> [Exercise set]
**A)** Read the excerpt below about the court ruling on Ohio's funding ban, and say whether each statement agrees with it: (i) the court decided the case by an 11-6 vote; (ii) Judge Jeffrey Sutton wrote the dissenting opinion; (iii) Catherine Glenn Foster spoke in a statement dated March 12. For each, answer yes or no and quote the words of the excerpt that settle it.
**B)** Write the next part of the excerpt below about the court ruling on Ohio's funding ban, picking up after its final sentence.

> [Excerpt to read]
..............................

In an 11-6 vote, the court overturned a ruling last year by a three-judge panel of the court that the funding ban violated the due process rights of Planned Parenthood affiliates.
"Private organizations do not have a constitutional right to obtain governmental funding to support their activities," said Judge Jeffrey Sutton, who wrote in the majority opinion.
"The state also may choose not to subsidize constitutionally protected activities," he continued. "Just as it has no obligation to provide a platform for an individual's free speech, say a speaker's corner in downtown Columbus, it has no obligation to pay for a woman's abortion. Case after case establishes that a government may refuse to subsidize abortion services."
Sutton also said Ohio's law does not "create an undue burden on a woman's right to an abortion."
Catherine Glenn Foster, president and CEO of Americans United for Life, said in a March 12 statement the organization applauded "the court’s strong denunciation of Planned Parenthood's 'Big Lie' that it represents the best interests of women when it advocates for the kind of unlimited abortion on demand that New York recently adopted."
"We look forward to a similar conclusion by the federal courts affirming this (Trump) administration’s decision to keep Title X funds out of the hands of abortionists like Planned Parenthood," she added.

..............................

> [Recorded data]
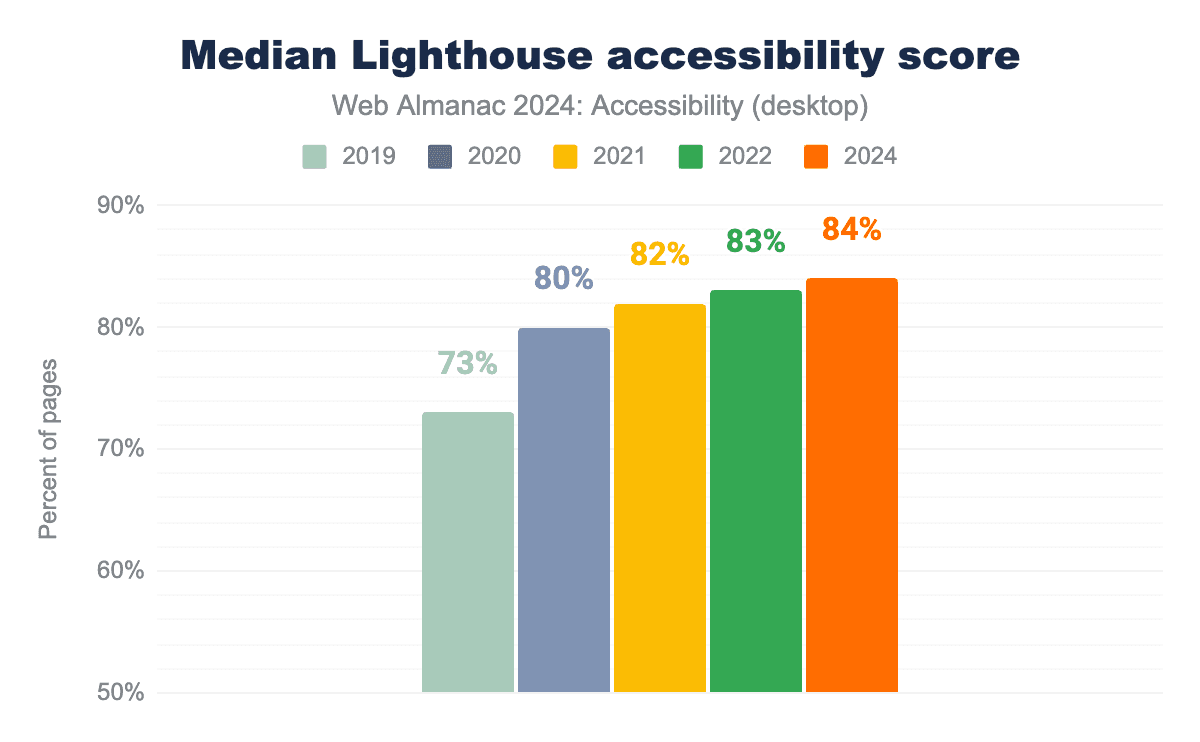 Median Lighthouse accessibility score

Web Almanac 2024: Accessibility (desktop)

2019 2020 2021 2022 2024

Percent of pages

90%
80%
70%
60%
50%

73%
80%
82%
83%
84%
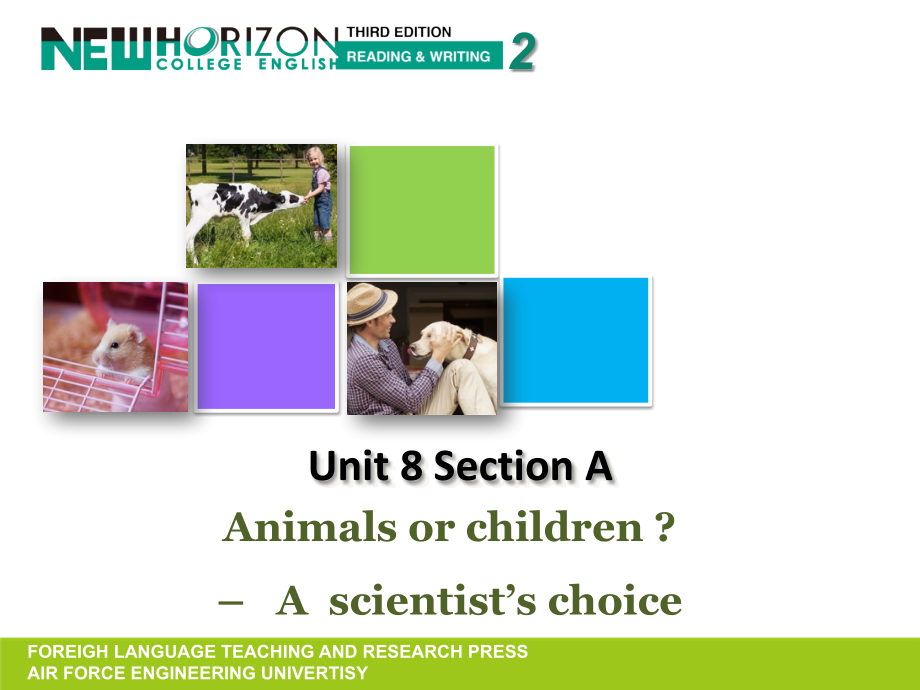 NEW HORIZON COLLEGE ENGLISH THIRD EDITION READING & WRITING 2

Unit 8 Section A

Animals or children ?

– A scientist's choice

FOREIGH LANGUAGE TEACHING AND RESEARCH PRESS
AIR FORCE ENGINEERING UNIVERTISY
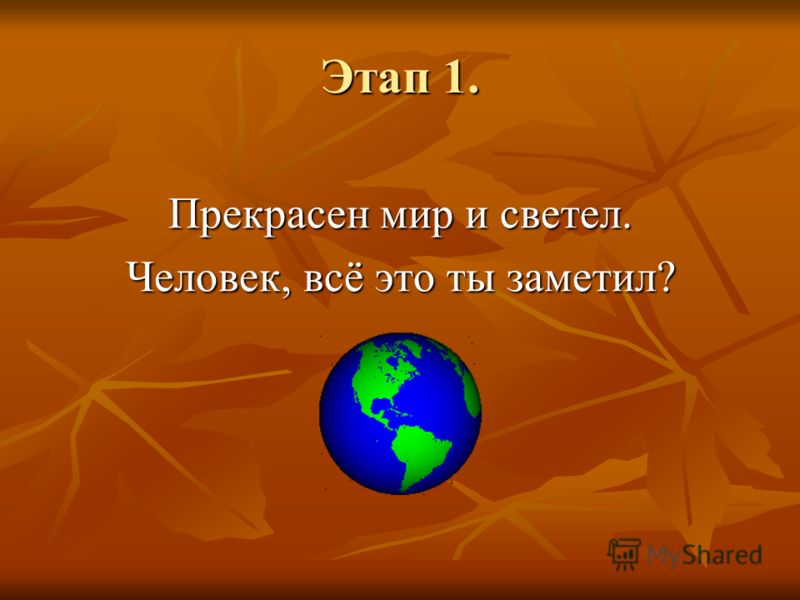 Этап 1.

Прекрасен мир и светел.
Человек, всё это ты заметил?

MyShared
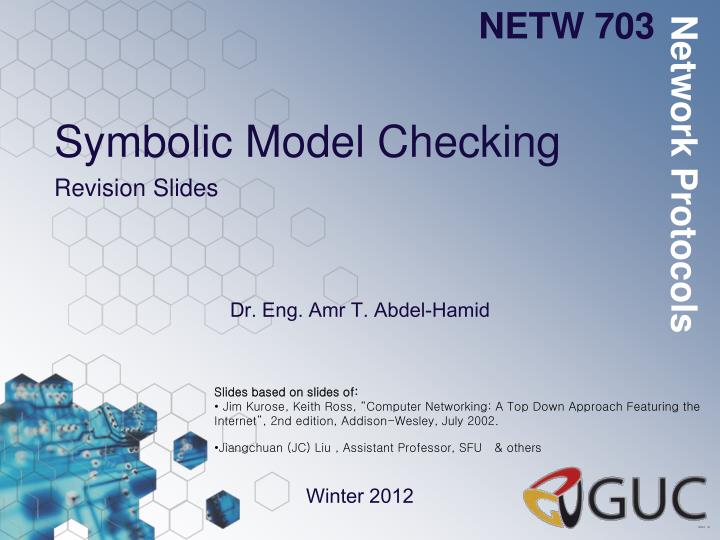 NETW 703

Network Protocols

Symbolic Model Checking

Revision Slides

Dr. Eng. Amr T. Abdel-Hamid

Slides based on slides of:

• Jim Kurose, Keith Ross, "Computer Networking: A Top Down Approach Featuring the Internet", 2nd edition, Addison-Wesley, July 2002.

•Jiangchuan (JC) Liu , Assistant Professor, SFU & others

Winter 2012

GUC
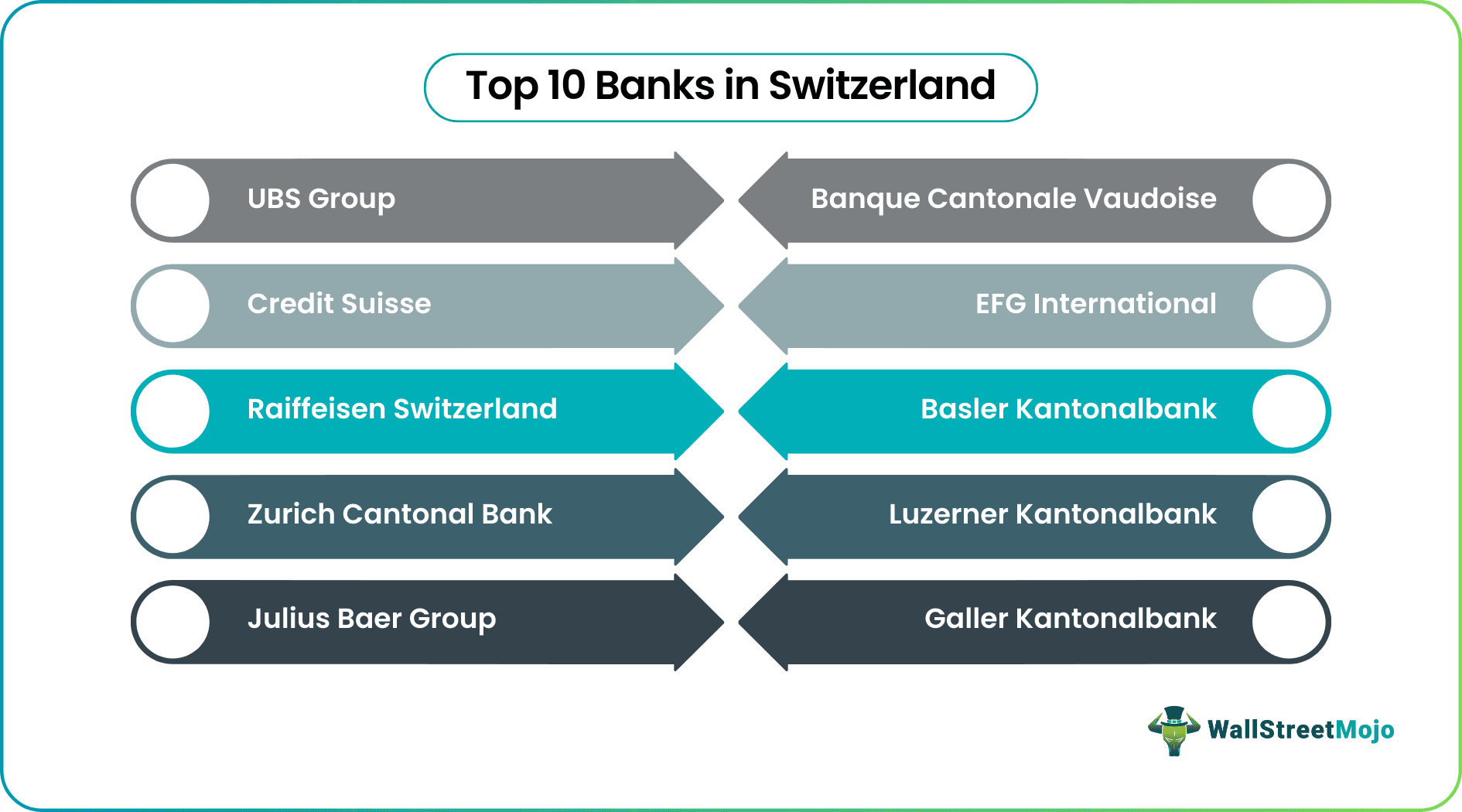 Top 10 Banks in Switzerland

UBS Group

Credit Suisse

Raiffeisen Switzerland

Zurich Cantonal Bank

Julius Baer Group

Banque Cantonale Vaudoise

EFG International

Basler Kantonalbank

Luzerner Kantonalbank

Galler Kantonalbank

WallStreetMojo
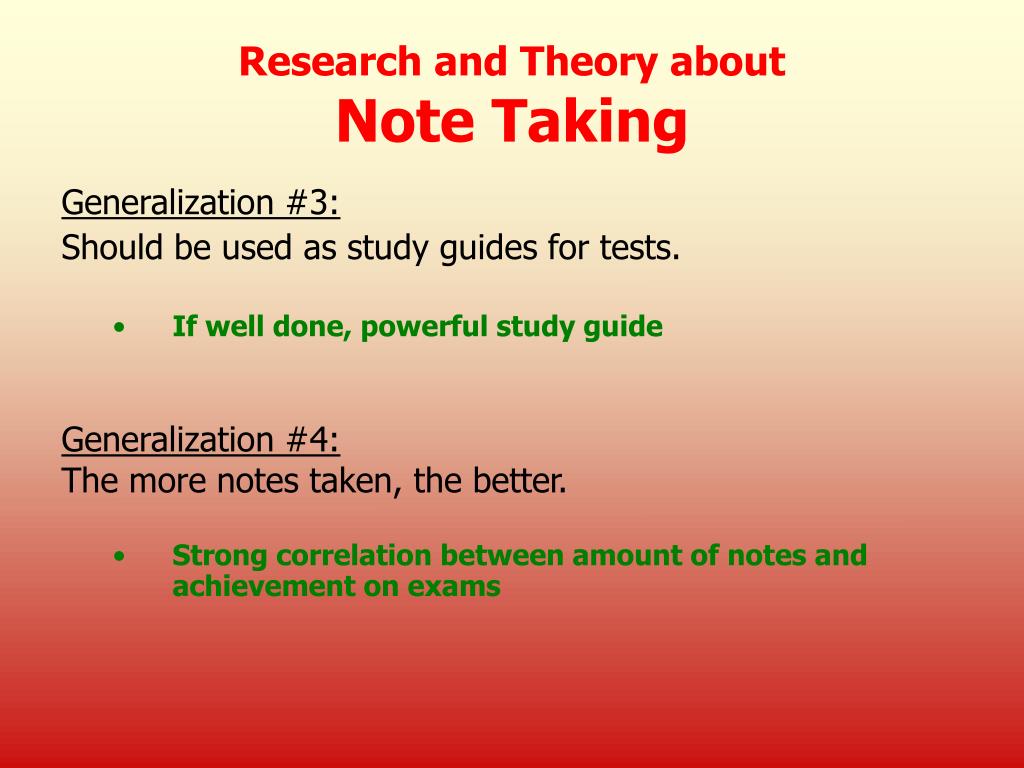 Research and Theory about
Note Taking

Generalization #3:
Should be used as study guides for tests.

• If well done, powerful study guide

Generalization #4:
The more notes taken, the better.

• Strong correlation between amount of notes and achievement on exams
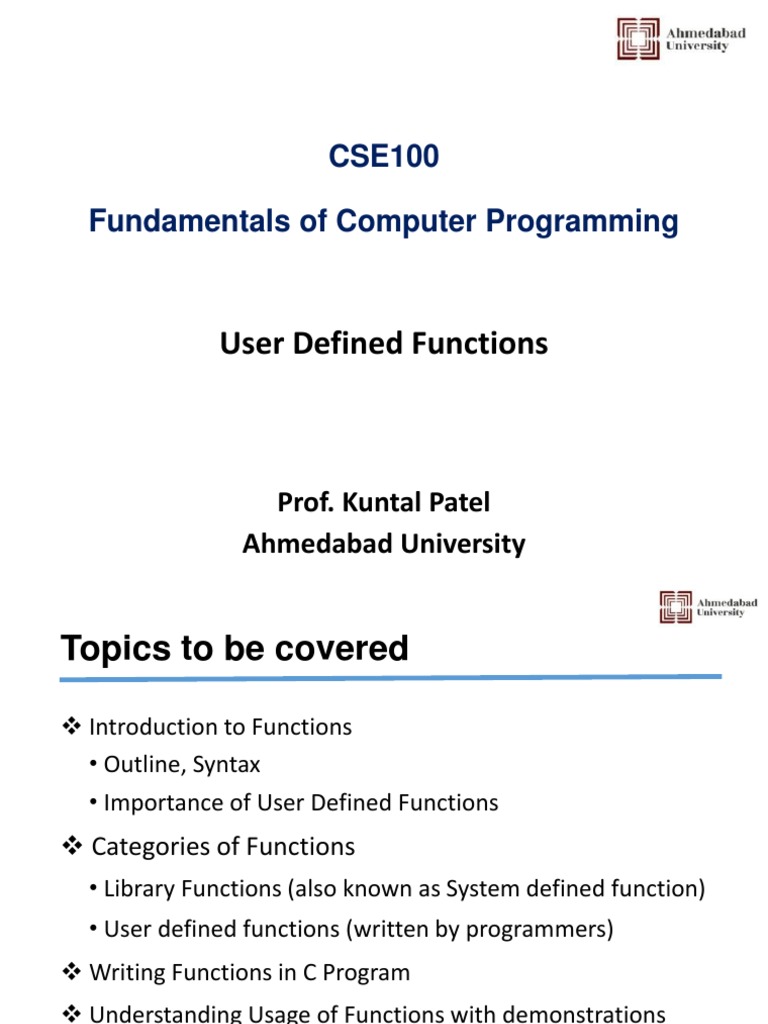 Ahmedabad University

CSE100

Fundamentals of Computer Programming

User Defined Functions

Prof. Kuntal Patel
Ahmedabad University

Ahmedabad University

Topics to be covered

❖ Introduction to Functions
• Outline, Syntax
• Importance of User Defined Functions
❖ Categories of Functions
• Library Functions (also known as System defined function)
• User defined functions (written by programmers)
❖ Writing Functions in C Program
❖ Understanding Usage of Functions with demonstrations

..............................

> [Task results]
**A)**
(i) Yes: "In an 11-6 vote, the court overturned a ruling last year"
(ii) No: "who wrote in the majority opinion"
(iii) Yes: "said in a March 12 statement"

**B)**
Americans United for Life filed a friend-of-the-court-brief in the case, Planned Parenthood v. Hodges.
The head of the national pro-life group Susan B. Anthony List called the 6th Circuit's decision "a major victory for pro-life Ohioans and all Americans fighting to keep their own tax dollars from being used to prop up the abortion industry."
Marjorie Dannenfelser, the organization's president said Americans "have repeatedly expressed their opposition to taxpayer funding of abortion businesses like Planned Parenthood, which destroys more than 332,000 innocent unborn children a year."
Those dollars, she added, "could be redirected to life-affirming care providers, such as the growing number of community health alternatives," which she said outnumber Planned Parenthood facilities "at least 20 to one nationwide."